### What needs to be done
Your answer should consist of the lines below that hold the word "task".

### Extracted records

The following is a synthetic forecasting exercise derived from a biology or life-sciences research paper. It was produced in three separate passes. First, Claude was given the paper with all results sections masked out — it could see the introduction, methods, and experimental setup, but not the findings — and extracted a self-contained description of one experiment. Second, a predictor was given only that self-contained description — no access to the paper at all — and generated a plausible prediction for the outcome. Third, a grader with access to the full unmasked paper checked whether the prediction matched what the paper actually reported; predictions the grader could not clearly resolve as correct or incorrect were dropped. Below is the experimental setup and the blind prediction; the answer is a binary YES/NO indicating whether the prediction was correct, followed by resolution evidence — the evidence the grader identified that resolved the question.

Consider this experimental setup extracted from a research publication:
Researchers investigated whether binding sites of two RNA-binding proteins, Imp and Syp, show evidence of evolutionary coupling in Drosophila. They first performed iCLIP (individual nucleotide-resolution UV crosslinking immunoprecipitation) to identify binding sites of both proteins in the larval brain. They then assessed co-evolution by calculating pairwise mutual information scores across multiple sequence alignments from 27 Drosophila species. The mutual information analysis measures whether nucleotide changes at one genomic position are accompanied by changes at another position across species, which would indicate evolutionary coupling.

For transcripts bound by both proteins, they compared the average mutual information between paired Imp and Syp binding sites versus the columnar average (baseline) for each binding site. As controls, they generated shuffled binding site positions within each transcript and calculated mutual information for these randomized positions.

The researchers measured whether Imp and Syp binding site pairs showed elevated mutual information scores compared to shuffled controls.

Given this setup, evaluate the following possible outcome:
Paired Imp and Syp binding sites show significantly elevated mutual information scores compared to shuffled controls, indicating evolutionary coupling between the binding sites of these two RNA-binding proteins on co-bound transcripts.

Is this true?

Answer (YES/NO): YES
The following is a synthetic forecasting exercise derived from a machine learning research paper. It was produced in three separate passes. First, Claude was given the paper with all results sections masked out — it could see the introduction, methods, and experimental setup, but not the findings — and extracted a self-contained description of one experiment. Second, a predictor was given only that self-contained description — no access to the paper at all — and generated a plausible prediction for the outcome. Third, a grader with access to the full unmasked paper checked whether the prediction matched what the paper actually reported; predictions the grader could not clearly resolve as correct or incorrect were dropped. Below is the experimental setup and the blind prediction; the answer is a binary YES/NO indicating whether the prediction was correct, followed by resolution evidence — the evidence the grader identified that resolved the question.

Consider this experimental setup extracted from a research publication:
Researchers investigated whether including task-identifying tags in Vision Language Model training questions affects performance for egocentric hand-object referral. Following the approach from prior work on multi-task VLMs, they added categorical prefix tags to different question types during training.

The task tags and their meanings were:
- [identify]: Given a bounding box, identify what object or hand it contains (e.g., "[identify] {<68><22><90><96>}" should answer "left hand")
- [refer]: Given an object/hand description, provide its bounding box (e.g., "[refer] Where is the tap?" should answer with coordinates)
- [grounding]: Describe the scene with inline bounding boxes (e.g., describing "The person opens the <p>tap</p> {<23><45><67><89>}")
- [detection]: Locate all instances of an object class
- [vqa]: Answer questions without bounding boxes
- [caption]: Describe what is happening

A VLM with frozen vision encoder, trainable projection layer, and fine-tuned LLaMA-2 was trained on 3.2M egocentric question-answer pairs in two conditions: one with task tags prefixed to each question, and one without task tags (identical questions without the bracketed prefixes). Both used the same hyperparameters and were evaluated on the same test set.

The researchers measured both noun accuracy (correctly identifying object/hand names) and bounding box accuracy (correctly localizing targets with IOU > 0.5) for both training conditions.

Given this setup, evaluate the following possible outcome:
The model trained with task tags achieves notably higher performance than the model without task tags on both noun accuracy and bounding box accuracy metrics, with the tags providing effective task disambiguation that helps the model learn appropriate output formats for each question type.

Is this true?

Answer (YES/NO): NO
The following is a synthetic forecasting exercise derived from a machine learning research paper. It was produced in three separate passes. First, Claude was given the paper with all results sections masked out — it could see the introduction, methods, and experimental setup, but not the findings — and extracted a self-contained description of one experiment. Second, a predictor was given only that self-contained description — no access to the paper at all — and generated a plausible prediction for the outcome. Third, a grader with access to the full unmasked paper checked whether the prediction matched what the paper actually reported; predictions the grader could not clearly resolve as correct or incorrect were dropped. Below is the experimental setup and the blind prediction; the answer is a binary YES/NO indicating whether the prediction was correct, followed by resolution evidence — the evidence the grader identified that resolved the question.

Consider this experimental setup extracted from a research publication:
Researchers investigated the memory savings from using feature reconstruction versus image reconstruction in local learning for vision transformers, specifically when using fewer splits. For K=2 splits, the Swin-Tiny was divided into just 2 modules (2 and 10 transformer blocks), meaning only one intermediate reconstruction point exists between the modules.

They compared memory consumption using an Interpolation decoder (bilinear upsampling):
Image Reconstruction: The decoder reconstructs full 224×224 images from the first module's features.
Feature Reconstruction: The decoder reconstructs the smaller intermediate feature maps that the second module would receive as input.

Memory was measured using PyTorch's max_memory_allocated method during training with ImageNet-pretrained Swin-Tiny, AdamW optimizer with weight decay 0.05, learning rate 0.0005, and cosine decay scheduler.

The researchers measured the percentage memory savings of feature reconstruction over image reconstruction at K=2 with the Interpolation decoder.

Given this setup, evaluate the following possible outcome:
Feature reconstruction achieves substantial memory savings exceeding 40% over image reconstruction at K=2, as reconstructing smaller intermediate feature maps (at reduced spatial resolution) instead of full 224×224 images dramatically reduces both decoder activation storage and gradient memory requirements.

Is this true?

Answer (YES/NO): NO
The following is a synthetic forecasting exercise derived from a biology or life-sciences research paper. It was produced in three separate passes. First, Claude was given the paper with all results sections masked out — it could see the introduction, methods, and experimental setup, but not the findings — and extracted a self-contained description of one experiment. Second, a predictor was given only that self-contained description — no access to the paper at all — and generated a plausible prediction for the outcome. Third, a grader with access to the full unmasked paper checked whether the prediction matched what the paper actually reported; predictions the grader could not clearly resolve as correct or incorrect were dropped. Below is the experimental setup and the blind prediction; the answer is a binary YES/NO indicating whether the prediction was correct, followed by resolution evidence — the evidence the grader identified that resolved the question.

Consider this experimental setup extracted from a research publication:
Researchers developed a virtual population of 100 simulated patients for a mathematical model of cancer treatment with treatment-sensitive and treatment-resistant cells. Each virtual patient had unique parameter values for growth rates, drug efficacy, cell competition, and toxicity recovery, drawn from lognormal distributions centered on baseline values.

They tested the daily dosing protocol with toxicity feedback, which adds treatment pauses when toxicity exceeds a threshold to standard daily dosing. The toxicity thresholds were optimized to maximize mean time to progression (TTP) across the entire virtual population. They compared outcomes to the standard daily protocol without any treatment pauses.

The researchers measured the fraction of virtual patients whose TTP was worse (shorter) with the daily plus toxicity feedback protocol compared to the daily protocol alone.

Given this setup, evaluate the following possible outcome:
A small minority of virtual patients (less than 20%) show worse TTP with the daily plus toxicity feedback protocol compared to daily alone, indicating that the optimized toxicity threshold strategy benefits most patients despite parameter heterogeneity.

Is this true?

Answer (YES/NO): YES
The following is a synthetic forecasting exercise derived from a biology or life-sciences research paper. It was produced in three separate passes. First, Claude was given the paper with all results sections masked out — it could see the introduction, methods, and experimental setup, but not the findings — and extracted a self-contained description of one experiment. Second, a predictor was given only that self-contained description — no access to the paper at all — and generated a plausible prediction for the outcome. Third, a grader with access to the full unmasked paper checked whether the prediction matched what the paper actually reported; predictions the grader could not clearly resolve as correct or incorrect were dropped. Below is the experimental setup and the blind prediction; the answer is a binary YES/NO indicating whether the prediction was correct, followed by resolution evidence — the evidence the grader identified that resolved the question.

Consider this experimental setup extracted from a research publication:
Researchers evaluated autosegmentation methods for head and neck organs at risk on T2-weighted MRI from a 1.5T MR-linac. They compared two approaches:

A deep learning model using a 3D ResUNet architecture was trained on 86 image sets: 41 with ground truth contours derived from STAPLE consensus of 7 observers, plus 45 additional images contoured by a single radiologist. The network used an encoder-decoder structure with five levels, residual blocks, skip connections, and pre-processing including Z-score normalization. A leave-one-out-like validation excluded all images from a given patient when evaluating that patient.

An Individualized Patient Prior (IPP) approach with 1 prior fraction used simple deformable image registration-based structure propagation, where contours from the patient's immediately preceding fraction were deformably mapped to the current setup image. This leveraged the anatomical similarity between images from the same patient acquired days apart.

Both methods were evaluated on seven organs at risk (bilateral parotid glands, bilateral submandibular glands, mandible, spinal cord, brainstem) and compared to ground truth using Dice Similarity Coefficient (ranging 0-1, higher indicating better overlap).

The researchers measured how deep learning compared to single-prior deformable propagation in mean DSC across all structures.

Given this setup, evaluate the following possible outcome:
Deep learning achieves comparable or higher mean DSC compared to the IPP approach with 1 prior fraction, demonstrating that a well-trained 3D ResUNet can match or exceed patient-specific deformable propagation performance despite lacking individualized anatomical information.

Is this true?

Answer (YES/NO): YES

### Result
Researchers investigated whether including task-identifying tags in Vision Language Model training questions affects performance for egocentric hand-object referral. Following the approach from prior work on multi-task VLMs, they added categorical prefix tags to different question types during training.
The task tags and their meanings were:
A VLM with frozen vision encoder, trainable projection layer, and fine-tuned LLaMA-2 was trained on 3.2M egocentric question-answer pairs in two conditions: one with task tags prefixed to each question, and one without task tags (identical questions without the bracketed prefixes). Both used the same hyperparameters and were evaluated on the same test set.
The model trained with task tags achieves notably higher performance than the model without task tags on both noun accuracy and bounding box accuracy metrics, with the tags providing effective task disambiguation that helps the model learn appropriate output formats for each question type.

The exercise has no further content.